Perestroika did not give the people prosperity, something they expected of me, as head of state, based on an ingrained, traditional feeling of dependence. But I did not promise that. I urged people to use this new-found freedom to create prosperity, personal and social prosperity, with their own hands and minds, according to the abilities of each.

There are different interpretations of perestroika in the West, including the United States. There is the view that it has been necessitated by the disastrous state of the Soviet economy and that it signifies disenchantment with socialism and a crisis for its ideals and ultimate goals. Nothing could be further from the truth than such interpretations, whatever the motives behind them. Of course, perestroika has been largely stimulated by our dissatisfaction with the way things have been going in our country in recent years. But it has to a far greater extent been prompted by an awareness that the potential of socialism had been underutilized. We realize this particularly clearly now in the days of the seventieth anniversary of our Revolution. We have a sound material foundation, a wealth of experience and a broad world outlook with which to perfect our society purposefully and continuously, seeking to gain ever greater returns — in terms of quantity and quality — from all our activities.

An essential prerequisite for the reforms to which I gave the name of perestroika was glasnost or transparency, which gave people the possibility but also the right to speak the truth. How could reforms be put in train if one did not tell the truth about the actual situation, if people could not hear the truth about the past?

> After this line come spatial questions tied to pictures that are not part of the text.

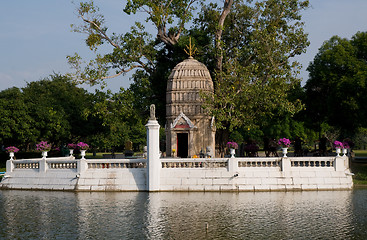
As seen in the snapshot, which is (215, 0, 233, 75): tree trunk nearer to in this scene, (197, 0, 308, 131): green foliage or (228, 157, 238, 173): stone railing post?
(197, 0, 308, 131): green foliage

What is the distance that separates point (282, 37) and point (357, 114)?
32.2 feet

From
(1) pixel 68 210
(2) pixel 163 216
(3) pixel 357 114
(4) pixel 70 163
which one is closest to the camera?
(2) pixel 163 216

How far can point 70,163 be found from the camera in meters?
32.5

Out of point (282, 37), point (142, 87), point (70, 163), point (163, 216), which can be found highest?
point (282, 37)

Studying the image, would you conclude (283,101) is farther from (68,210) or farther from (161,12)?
(68,210)

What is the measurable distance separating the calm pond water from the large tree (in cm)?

Perestroika is an urgent necessity arising from the profound processes of development in our socialist society. This society is ripe for change. It has long been yearning for it. Any delay in beginning perestroika could have led to an exacerbated internal situation in the near future, which, to put it bluntly, would have been fraught with serious social, economic, and political crises.

Perhaps I lost as a politician, perhaps my self-confidence played a trick on me because I did not recognize the double threat – from zealots and radicals, and from reactionaries in my immediate surroundings. Nonetheless, perestroika won. A relapse into the past is out of the question.